:: Problem to work on ::
Rewrite the material between the lines holding "How far from the camera does" and "4. (x=1106, y=457)", inclusive, changing "furthest" to "farthest" and leaving everything else unchanged. Leave the pictures out of your answer.

:: Provided records ::

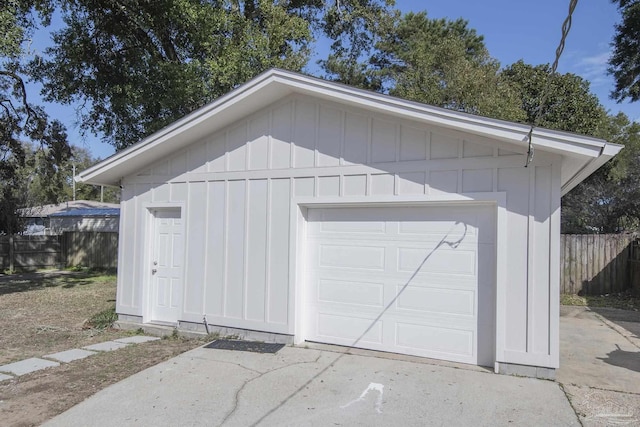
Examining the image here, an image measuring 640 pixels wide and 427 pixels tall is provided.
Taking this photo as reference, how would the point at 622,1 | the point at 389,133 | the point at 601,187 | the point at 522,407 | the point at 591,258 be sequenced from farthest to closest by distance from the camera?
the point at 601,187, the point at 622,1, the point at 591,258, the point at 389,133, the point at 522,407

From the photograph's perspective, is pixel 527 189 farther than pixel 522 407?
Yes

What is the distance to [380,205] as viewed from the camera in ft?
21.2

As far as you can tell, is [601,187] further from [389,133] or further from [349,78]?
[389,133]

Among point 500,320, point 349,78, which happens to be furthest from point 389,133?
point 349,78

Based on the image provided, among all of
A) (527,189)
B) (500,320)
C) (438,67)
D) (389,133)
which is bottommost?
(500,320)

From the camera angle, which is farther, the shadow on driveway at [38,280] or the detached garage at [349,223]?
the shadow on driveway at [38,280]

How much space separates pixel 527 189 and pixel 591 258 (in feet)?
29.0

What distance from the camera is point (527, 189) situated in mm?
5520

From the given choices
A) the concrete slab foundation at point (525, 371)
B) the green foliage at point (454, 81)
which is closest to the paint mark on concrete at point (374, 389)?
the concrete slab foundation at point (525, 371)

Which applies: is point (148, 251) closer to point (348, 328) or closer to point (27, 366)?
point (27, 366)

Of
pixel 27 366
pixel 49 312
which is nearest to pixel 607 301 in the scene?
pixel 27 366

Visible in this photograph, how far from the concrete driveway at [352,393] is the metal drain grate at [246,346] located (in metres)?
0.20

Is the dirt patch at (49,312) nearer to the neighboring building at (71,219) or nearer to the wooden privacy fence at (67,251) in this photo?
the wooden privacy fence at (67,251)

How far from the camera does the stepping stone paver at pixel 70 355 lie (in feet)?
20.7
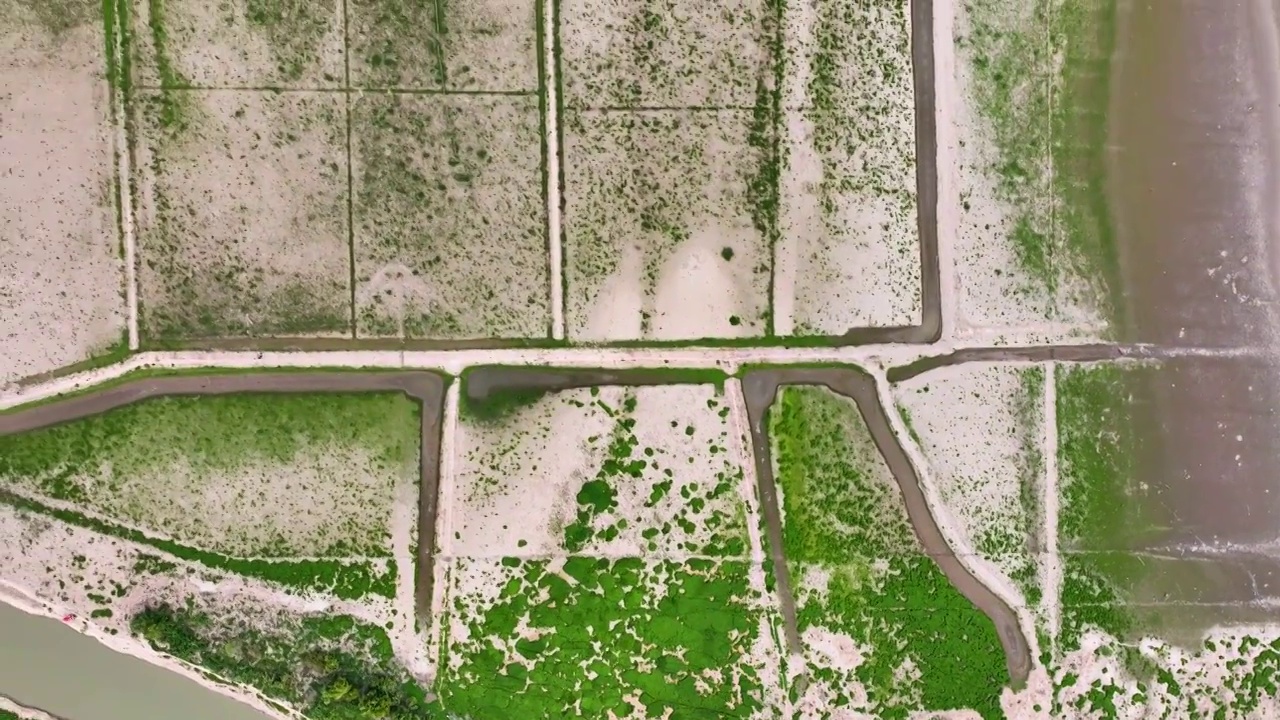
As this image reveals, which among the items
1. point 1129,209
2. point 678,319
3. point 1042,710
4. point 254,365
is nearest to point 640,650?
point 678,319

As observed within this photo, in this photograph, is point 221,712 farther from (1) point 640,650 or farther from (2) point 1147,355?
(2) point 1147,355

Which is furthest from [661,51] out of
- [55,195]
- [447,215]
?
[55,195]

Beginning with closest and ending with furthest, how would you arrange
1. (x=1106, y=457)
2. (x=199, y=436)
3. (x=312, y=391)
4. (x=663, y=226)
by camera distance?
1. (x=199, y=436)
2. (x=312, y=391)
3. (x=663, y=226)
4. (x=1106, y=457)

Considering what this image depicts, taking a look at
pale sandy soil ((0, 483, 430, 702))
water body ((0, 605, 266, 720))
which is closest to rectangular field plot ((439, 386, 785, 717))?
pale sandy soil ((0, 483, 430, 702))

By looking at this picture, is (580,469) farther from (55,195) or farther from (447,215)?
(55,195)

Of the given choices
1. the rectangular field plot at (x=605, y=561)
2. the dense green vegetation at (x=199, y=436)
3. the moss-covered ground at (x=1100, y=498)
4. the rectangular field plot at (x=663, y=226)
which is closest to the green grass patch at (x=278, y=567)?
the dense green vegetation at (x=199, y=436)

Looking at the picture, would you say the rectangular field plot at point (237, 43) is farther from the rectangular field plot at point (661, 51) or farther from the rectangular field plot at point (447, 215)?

==

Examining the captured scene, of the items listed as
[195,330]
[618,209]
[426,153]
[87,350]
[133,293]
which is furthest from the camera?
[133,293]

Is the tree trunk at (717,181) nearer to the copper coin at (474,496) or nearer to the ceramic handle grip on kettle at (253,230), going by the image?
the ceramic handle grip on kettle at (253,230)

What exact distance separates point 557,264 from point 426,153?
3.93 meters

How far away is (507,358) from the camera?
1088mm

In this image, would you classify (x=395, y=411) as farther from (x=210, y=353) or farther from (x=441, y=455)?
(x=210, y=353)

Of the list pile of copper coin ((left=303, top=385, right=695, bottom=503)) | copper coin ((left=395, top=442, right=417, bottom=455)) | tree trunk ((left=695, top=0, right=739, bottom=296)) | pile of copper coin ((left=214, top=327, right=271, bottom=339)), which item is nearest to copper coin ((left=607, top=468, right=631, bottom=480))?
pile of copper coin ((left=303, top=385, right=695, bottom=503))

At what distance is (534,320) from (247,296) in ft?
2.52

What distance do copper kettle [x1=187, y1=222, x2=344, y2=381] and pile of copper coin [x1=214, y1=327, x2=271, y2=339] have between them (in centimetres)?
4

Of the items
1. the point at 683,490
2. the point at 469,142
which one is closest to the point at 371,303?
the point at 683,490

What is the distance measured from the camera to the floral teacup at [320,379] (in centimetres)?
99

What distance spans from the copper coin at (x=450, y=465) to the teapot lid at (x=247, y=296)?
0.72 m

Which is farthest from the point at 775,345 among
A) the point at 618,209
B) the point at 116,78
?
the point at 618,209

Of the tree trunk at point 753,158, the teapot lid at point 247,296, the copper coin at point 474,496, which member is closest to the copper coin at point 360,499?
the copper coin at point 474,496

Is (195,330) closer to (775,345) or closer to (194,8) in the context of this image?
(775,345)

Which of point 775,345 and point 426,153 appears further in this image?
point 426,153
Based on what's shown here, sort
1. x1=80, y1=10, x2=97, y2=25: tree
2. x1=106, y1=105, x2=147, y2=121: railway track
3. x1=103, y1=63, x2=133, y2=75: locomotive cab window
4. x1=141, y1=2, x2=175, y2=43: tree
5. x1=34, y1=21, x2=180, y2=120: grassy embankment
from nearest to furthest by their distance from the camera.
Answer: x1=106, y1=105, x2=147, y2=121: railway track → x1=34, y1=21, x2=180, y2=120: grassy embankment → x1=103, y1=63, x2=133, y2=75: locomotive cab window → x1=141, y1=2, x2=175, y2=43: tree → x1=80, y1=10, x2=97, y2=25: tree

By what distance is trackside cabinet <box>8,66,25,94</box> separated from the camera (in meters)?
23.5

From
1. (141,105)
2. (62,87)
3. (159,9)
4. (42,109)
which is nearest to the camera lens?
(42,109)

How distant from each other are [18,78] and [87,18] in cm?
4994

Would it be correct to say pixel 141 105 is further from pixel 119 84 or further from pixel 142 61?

...

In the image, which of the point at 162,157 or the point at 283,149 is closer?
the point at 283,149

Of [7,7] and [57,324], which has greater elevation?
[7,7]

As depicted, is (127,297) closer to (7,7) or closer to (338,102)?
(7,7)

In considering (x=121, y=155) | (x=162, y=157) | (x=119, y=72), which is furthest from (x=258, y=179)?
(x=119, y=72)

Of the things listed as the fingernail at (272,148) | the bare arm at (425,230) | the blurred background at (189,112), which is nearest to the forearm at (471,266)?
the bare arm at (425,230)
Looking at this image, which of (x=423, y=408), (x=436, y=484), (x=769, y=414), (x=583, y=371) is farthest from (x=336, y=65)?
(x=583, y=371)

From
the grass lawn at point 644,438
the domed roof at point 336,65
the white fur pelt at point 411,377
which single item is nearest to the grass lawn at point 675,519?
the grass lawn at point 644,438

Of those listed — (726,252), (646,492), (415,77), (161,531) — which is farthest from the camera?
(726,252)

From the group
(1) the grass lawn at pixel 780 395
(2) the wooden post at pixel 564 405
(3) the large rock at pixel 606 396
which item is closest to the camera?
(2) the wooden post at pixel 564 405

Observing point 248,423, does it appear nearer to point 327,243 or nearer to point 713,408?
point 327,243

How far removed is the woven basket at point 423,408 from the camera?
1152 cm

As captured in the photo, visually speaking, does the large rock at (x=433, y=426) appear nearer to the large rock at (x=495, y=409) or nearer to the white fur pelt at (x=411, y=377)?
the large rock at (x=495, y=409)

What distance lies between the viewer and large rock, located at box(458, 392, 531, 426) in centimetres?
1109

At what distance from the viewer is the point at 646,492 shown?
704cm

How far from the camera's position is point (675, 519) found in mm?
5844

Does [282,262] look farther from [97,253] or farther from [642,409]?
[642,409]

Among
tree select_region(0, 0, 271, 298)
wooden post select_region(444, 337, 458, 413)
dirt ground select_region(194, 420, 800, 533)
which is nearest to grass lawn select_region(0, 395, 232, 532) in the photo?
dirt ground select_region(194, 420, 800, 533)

:: Written solution ::
How far from the camera does the stepping stone paver at pixel 70 355 lie (in feet)?
20.7
As this image reveals, which among the items
1. point 1129,209
2. point 678,319
3. point 1042,710
4. point 254,365
is nearest to point 640,650?
point 678,319

As observed within this photo, in this photograph, is point 221,712 farther from (1) point 640,650 or farther from (2) point 1147,355?
(2) point 1147,355

Which is farthest from [661,51] out of
- [55,195]
- [447,215]
?
[55,195]

Beginning with closest and ending with farthest, how would you arrange
1. (x=1106, y=457)
2. (x=199, y=436)
3. (x=312, y=391)
4. (x=663, y=226)
by camera distance?
1. (x=199, y=436)
2. (x=312, y=391)
3. (x=663, y=226)
4. (x=1106, y=457)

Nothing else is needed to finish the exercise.